I wouldn't read too much into the 98% wait, my vm showed 90-100% wait during that time as well. I imagine that everyone on vm6 would see that whenever the host machine is thrashing the disk.

However, I don't doubt that with that many apache processes of that size you were swapping pretty heavily and could very well have been the cause of the slowdown on the whole machine. Thanks for the heads up.

- Brian

deeperbydesign
05-13-2005, 11:40 PM
# hdparm -t /dev/sda1

/dev/sda1:
Timing buffered disk reads: 2 MB in 9.67 seconds = 211.79 kB/sec
BLKFLSBUF failed: Function not implemented
HDIO_DRIVE_CMD(null) (wait for flush complete) failed: Function not implemented


So who's doing it?

matta
05-14-2005, 12:15 AM
Timing buffered disk reads: 168 MB in 3.09 seconds = 54.37 MB/sec

seems fine as of now... are you sure it's not something being performed inside your VM? Xen is very fair with how it shares resources and with 6 loaded servers now this is the first complaint we've ever had regarding performance. During the beta we had all the beta testers on vm1 along with 6 of our own VM's all constantly swapping/forking/disk thrashing and even then it was great.

deeperbydesign
05-14-2005, 12:36 AM
Yeah, nothing going on in my vm other than some typing over SSH and idle postfix, apache, mysqld. Free showed about 80mb usage and a minute or so later the hdparm reading was much faster.

Don't get me wrong, I'm not complaining - just noticing something new. It hasn't become a problem WRT services at all.

Cheers,
Brian

zeroion
05-14-2005, 12:10 PM
I have cacti monitoring of hdparm's output here (http://mars.coldray.com/cacti/graph_view.php) on VM6.

I just started collecting the data last night. NOTE: I have a 'The 64' plan.

matta
05-14-2005, 05:17 PM
All in all that doesn't look too bad. I do see the drops and may correlate to VM or host server activity. Sending the reload/snapshot processes in a low priority (ie nice 19) will not help as they will still be waiting for I/O.

For the time being there is not much I can do, the current I/O scheduler is a combination of round robin + proportional latency which is better than any other virtual server software available. User Mode Linux, FreeVPS, Linux VServer, and Virtuozzo don't have any Disk I/O QoS in regards to bandwidth/latency. VMware ESX _might_, but even if it does... that'd raise the price of the VM's substantially due to software costs.

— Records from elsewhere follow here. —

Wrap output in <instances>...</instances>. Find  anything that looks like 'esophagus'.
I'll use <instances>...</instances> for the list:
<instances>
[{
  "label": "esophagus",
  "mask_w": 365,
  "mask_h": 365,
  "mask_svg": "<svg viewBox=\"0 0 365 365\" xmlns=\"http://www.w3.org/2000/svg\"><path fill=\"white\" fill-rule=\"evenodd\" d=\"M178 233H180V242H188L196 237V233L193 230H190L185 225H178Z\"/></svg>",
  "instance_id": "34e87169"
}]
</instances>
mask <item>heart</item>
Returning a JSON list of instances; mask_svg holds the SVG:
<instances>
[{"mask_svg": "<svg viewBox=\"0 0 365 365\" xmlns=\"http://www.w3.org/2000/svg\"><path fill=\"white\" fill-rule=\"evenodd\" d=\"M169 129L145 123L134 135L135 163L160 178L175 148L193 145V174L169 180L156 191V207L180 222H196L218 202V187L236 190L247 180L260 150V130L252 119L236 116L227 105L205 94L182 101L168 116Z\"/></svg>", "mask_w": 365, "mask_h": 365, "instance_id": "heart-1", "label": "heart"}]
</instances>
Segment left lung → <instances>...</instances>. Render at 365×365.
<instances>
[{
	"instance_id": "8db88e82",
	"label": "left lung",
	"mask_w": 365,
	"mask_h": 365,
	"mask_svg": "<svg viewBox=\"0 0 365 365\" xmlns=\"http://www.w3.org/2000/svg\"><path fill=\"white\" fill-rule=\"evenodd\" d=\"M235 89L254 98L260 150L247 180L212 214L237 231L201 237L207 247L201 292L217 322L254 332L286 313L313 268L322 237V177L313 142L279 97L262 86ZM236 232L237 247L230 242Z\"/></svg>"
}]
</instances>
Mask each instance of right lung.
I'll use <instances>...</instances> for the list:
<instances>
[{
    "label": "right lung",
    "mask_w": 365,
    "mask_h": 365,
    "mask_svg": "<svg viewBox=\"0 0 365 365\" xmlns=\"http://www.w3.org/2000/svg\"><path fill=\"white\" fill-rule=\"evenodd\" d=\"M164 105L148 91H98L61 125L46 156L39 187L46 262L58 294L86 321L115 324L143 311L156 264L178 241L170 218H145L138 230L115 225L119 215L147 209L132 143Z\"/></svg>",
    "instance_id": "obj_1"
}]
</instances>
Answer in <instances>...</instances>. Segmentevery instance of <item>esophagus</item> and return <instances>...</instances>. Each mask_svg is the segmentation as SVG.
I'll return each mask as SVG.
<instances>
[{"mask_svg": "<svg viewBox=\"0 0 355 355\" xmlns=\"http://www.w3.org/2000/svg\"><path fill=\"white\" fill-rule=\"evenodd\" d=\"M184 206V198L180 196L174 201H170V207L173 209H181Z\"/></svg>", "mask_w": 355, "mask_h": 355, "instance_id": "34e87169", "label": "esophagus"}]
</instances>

I believe fine grained I/O control will be in Xen 3.0. This will allow 'units' to be assigned to each VM such as with the CPU. At that time it will automatically be utilized (ie a 64 plan will get 64 disk I/O units).

I'll still see if I can catch it in a low performance state, but it looks like it is very rare and short so it will be difficult.

matta
05-14-2005, 05:30 PM
Also have to add... I don't think running hdparm every 5 minutes is going to help performance at all.

deeperbydesign
05-14-2005, 06:25 PM
[QUOTE=matta]Also have to add... I don't think running hdparm every 5 minutes is going to help performance at all.[/QUOTE]

I would definitely agree. Perhaps it's not worth investigating unless it becomes a performance issue WRT services on the box.

zeroion
05-14-2005, 08:02 PM
[QUOTE=matta]Also have to add... I don't think running hdparm every 5 minutes is going to help performance at all.[/QUOTE]

OK. I've stopped the statistics script.

deeperbydesign
06-03-2005, 04:25 PM
I am seeing < 1 MB/s from hdparm -t /dev/sda1 on vm6 right now. Anyone know why?

matta
06-03-2005, 04:41 PM
That was a few minutes ago, but I just tried now and got 44MB/s, not stellar but much higher than 1MB/s.

Elumin8
06-03-2005, 04:42 PM
Hey, I believe my Apache went AWAL. I restarted my VM and everything was back to normal for me also. I ran a php script that I think caused Apache to take a shit... Let me know if you see it again.

aws
06-22-2005, 08:02 PM
I've noticed that when the VM starts to use swap heavily the performance rapidly approaches zero.

It is crucial to set Apache's MaxClients and MaxSpare directives to something reasonable for the amount of RAM on the VM.

MySQL and other database products also tend to ship with defaults that are not optimal for small accounts.

My account is a 96 and I set 5 max clients and reduced several of the buffer sizes in Mysql. This leaves me (currently) with about 30 MB of free memory.